We began by developing, over the span of a decade, a series of computational models [55,56,57,58]. Formulated within BST, the core model contains about 65 variables. The model was tested and validated, and it appears that it captures many dynamic features of the sphingolopid pathway quite well.

An ongoing goal of relevance here is the identification of enzymes that are affected in the pathway during a response to heat stress. The analysis, whose technical details will be presented elsewhere, is based on time course data of six key sphingolipids, measured at 0, 5, 10, 15, 20, and 30 min after the beginning of heat stress (39 °C). We smoothed these data with splines and then applied a piecewise optimization approach to estimate the dynamically changing profiles of all enzymes within the sphingolipid pathway, by minimizing the distance between the smoothed sphingolipid data and the simulation results at each time point from 0 to 30. Using a randomization scheme for the initial algorithmic settings, we generated 100 sets of dynamic adjustments in enzyme activities that led to metabolite concentration trends consistent with observations. The overall result thus consisted of a band for each enzyme activity, within which about 90% of all solutions laid, as well as the average trend in each enzyme activity (Figure 5). Details of this analysis will be shown elsewhere.

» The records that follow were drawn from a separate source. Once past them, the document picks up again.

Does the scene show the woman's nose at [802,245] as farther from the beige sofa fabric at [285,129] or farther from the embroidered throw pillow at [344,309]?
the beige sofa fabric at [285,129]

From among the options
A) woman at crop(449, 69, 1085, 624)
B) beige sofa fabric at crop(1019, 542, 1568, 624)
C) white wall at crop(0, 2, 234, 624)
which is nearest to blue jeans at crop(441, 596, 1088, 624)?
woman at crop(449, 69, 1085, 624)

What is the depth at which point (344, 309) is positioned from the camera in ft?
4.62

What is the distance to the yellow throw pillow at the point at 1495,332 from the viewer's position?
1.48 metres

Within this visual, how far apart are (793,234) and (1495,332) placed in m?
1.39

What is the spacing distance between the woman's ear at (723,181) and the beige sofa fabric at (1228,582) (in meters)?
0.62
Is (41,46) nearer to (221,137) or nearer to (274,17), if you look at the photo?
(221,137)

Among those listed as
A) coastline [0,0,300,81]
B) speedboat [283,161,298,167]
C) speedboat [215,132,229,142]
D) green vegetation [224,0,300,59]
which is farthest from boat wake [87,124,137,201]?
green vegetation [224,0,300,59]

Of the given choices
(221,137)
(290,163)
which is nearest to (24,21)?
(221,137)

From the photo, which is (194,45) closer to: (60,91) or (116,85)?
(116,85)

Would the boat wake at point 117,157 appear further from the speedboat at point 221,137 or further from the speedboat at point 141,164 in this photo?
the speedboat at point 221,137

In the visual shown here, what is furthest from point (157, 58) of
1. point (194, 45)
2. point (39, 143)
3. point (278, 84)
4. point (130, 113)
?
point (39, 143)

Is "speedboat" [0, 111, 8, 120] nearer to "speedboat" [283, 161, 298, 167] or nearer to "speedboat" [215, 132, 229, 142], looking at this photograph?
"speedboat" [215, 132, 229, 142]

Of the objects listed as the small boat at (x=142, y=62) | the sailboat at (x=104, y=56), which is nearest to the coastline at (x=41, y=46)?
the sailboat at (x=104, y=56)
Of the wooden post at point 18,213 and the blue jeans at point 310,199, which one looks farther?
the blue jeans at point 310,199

The results are quite intriguing in detail, because they reveal the balance of three forces acting, on the enzymes, induced by heat: Increased activity according to an enzyme’s Q₁₀ value, as alluded to in Equation (2); diminished activity due to partial protein unfolding, an altered half-life of the corresponding protein and/or mRNA, and/or a reduced production; and change in enzyme activity due to gene expression. As an example for the first category, the activity of phosphoserine phosphatase increases about three-fold and remains at this activity level for at least 30 min (Figure 5a). An example of the second category is diacylglycerol (DAG) ethanolamine phosphotransferase, whose activity was inferred to decrease, after a brief initial increase according to its Q₁₀ (Figure 5b). Sphingoid-1-phosphate phosphatase falls into the third category (Figure 5c). Initially its activity drops quickly, but after about 25 min not only recovers but increases well over its baseline activity. Of note is that these results were extracted from the concentration time series data and the dynamic model strictly by computational means and without additional information.